Les îles exportent des produits agricoles de haute valeur (indigo, coton ; puis sucre, cacao, café, épices et aromates, cuirs) et importent tous les produits fabriqués dont elles ont besoin ainsi qu’une partie de leur alimentation. À la fin du xviiie s., les îles françaises, anglaises et hollandaises connaissent une très grande prospérité, et leurs fortes densités contrastent avec le vide des îles espagnoles (la partie française de Saint-Domingue a 520 000 habitants contre 100 000 à la partie espagnole, deux fois plus étendue). Ces faits d’histoire s’inscrivent encore dans les paysages d’aujourd’hui.

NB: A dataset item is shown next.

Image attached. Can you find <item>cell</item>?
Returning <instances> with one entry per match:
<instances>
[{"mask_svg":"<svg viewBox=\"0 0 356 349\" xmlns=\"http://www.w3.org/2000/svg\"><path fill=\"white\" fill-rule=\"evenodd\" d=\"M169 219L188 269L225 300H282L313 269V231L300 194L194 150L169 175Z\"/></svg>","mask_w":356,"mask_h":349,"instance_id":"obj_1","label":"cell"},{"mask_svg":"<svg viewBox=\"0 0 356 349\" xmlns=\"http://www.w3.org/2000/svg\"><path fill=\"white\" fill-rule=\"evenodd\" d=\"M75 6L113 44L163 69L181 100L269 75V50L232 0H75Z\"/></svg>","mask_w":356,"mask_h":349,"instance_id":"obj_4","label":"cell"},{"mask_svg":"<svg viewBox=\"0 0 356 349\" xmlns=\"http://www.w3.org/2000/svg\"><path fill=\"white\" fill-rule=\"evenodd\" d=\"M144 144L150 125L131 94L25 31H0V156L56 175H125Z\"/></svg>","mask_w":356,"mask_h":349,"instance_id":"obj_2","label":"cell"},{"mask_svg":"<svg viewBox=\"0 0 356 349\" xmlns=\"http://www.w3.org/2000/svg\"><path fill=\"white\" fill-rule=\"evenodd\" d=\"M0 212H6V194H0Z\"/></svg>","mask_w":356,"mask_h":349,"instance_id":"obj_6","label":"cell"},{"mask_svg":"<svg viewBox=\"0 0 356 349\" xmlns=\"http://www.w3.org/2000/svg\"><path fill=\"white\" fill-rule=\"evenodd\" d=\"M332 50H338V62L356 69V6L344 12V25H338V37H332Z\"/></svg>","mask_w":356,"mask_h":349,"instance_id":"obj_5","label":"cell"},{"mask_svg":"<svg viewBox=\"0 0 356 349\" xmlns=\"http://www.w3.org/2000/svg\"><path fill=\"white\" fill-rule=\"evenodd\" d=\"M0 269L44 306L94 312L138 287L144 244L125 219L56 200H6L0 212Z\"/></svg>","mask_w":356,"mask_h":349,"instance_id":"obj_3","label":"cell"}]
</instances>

Dès le début du xixe s., les Antilles entrent dans une période de crises de tous ordres, qu’elles n’ont pu résoudre jusqu’à maintenant. Haïti, révoltée, devient indépendante en 1804 et, peu à peu, sous la pression démographique en particulier, se tourne vers des cultures vivrières dans le cadre d’un petit paysanat propriétaire de sa terre. Vers le milieu du siècle, la libération générale des esclaves, qui contribue à accroître le métissage, pose aussi avec acuité le problème de la main-d’œuvre et ruine bien des plantations. La betterave à sucre devient un concurrent sérieux de la canne, et le sucre n’est plus une denrée rare et chère en Europe. Pour résister, les plantations familiales s’industrialisent à partir de 1860, ce qui, souvent, précipite leur ruine. La vieille société des « maîtres et esclaves » est ébranlée.

On essaie de résoudre le problème de la main-d’œuvre en faisant venir des contractuels des Indes orientales. Ceux-ci s’implantent nombreux à la Trinité et à la Guadeloupe, où ils font souche. La fin du siècle connaît un afflux de Méditerranéens (Espagnols et Italiens) vers Cuba, Saint-Domingue et Porto Rico. Après avoir longtemps échoué, la colonisation européenne de peuplement peut réussir grâce aux progrès sanitaires. De vastes domaines sucriers se constituent sur des terres vierges avec des moyens modernes (centrales à vapeur, voies ferrées) et une main-d’œuvre nombreuse et peu payée ; les vieilles plantations se regroupent et se modernisent. En ruinant la présence espagnole (1898), les États-Unis interviennent dans la Caraïbe. Ils introduisent des capitaux et des moyens techniques, offrent un immense marché pour le sucre, le tabac, le cacao et le café, et, avant la crise de 1930, le sucre antillais connaît alors un second âge d’or (5 Mt à Cuba).

Vigoureusement redressée au début du siècle par l’arrivée de nouveaux immigrants et par l’action des États-Unis, l’économie de plantation ne s’est pas remise de la dépression des années 1930. Les vieilles colonies ont dû faire appel à la protection des métropoles ; mais les îles sous l’influence américaine ont subi les lois du marché et des crises sociales permanentes, qui expliquent leurs convulsions politiques. Après 1930, l’immigration s’est arrêtée, l’économie en crise n’étant plus capable de donner du travail à la main-d’œuvre locale.

Ces faits d’histoire marquent la vie du monde antillais d’une manière indélébile ; la structure sociale, les mœurs, la vie économique, l’organisation politique en sont imprégnées.

La population antillaise présente donc un bariolage ethnique et culturel tout à fait remarquable. Dans le « melting-pot » caraïbe s’entremêlent toutes les religions, toutes les races, avec, toutefois, une prédominance des éléments catholiques et protestants, blancs, noirs et mulâtres. L’intégration entre ces composantes se poursuit par un métissage, plus intense d’ailleurs dans les populations catholiques que chez les protestants.

La croissance démographique est très rapide. La mortalité, qui n’a pas cessé de diminuer depuis le début du xxe s., se situe partout à un niveau très bas (moins de 10 p. 1 000, sauf à Haïti), alors que la natalité est restée très élevée, quand elle n’a pas crû (plus de 30 p. 1 000 en général).